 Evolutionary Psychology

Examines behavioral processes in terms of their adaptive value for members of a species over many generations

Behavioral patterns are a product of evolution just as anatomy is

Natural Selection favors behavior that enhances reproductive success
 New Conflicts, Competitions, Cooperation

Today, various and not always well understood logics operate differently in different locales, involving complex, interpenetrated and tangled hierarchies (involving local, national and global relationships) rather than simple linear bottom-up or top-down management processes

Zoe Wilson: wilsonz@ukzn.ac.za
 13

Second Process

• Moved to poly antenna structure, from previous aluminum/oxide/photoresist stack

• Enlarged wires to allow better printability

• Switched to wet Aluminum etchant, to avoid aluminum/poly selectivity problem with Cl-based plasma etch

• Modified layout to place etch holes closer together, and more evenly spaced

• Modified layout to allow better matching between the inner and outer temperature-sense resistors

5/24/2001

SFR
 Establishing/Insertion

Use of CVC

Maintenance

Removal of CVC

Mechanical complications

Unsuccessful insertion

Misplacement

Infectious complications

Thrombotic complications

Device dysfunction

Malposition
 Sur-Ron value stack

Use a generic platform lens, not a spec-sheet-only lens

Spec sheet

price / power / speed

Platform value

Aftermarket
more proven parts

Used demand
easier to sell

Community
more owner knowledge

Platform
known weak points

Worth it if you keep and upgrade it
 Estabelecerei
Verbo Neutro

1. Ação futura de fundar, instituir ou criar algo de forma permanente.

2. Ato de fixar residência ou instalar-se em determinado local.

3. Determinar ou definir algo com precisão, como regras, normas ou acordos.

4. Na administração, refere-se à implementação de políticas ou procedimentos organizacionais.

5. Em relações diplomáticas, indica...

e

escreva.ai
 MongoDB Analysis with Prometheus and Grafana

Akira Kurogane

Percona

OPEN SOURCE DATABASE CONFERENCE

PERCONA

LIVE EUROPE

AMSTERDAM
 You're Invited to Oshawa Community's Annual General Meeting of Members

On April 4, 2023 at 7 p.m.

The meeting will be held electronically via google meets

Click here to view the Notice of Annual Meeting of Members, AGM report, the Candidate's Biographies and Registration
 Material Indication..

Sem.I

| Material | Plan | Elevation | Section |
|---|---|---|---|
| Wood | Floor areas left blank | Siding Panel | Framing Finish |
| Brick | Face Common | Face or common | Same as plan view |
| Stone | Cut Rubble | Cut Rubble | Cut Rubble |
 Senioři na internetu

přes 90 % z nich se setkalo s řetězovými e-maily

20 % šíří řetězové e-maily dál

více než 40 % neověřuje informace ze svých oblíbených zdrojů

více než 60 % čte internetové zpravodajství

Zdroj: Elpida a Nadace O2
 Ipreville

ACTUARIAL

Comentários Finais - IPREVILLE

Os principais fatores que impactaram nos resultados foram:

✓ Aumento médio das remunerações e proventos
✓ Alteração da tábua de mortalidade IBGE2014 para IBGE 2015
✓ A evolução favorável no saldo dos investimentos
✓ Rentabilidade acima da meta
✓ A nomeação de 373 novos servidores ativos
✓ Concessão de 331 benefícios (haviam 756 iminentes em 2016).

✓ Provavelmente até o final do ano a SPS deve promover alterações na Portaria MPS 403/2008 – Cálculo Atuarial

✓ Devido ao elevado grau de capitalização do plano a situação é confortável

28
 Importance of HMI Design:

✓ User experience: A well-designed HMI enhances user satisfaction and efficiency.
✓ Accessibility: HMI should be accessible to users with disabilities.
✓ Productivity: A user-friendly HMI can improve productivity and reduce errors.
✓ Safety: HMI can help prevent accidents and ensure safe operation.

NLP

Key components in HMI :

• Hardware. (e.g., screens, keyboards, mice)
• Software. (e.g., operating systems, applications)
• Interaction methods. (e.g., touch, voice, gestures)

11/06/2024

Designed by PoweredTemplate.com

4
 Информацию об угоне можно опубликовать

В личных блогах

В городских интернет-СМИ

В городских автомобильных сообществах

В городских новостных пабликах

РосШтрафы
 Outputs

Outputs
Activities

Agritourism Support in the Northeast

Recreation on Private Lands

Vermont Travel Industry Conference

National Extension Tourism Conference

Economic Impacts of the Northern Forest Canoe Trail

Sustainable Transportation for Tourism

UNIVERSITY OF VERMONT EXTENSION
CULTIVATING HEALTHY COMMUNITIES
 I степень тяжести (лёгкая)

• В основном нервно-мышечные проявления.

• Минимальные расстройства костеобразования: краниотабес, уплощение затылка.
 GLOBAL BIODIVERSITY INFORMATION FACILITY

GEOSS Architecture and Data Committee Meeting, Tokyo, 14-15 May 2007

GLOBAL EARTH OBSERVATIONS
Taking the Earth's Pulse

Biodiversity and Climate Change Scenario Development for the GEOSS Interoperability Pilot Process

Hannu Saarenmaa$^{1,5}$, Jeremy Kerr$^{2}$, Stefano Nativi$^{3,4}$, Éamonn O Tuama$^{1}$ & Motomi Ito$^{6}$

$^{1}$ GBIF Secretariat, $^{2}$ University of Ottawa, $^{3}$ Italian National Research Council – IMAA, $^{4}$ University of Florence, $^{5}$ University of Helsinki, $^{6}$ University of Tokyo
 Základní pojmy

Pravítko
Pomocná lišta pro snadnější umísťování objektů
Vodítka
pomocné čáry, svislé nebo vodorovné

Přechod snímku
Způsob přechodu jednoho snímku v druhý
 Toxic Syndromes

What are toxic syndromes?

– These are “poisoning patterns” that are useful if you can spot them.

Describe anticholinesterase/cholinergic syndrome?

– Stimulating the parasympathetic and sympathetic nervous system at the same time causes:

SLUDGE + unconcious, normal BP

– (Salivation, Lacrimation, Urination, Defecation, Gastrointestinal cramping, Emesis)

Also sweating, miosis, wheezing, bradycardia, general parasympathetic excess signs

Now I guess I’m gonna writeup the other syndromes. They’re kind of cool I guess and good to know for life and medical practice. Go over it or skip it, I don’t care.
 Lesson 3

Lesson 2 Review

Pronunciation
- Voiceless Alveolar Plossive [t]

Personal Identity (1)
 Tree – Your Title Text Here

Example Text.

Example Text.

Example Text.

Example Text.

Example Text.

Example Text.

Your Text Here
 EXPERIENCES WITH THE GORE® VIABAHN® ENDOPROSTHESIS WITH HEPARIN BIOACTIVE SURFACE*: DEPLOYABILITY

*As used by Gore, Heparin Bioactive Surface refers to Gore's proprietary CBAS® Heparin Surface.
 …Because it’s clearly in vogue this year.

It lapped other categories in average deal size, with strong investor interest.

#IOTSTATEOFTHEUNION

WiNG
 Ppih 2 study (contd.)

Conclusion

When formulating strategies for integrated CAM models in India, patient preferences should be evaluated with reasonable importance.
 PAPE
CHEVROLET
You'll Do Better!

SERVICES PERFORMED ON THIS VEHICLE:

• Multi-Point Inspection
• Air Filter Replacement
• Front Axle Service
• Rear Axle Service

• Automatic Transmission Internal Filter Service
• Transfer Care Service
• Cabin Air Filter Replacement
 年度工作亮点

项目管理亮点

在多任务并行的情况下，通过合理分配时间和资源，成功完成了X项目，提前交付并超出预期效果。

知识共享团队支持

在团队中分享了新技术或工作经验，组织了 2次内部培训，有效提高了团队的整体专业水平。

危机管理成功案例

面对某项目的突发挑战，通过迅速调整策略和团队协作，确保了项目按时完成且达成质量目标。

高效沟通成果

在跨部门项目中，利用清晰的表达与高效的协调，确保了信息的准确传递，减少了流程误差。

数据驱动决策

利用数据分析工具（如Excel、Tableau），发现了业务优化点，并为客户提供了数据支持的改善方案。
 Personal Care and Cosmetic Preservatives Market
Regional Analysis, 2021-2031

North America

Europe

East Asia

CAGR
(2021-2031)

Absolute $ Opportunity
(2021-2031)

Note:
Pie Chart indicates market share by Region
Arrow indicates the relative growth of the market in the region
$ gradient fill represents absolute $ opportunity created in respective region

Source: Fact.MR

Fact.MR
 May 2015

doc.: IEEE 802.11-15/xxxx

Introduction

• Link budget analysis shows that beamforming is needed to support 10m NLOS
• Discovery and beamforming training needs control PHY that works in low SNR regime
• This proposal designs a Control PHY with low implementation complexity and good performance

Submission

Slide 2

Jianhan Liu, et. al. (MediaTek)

-=-=-=-=-

▸ EXERCISE
The line with "Source: Fact.MR" and all the lines after it in the records above are to be output exactly, with nothing added.

▸ RESPONSE
Source: Fact.MR

Fact.MR
 May 2015

doc.: IEEE 802.11-15/xxxx

Introduction

• Link budget analysis shows that beamforming is needed to support 10m NLOS
• Discovery and beamforming training needs control PHY that works in low SNR regime
• This proposal designs a Control PHY with low implementation complexity and good performance

Submission

Slide 2

Jianhan Liu, et. al. (MediaTek)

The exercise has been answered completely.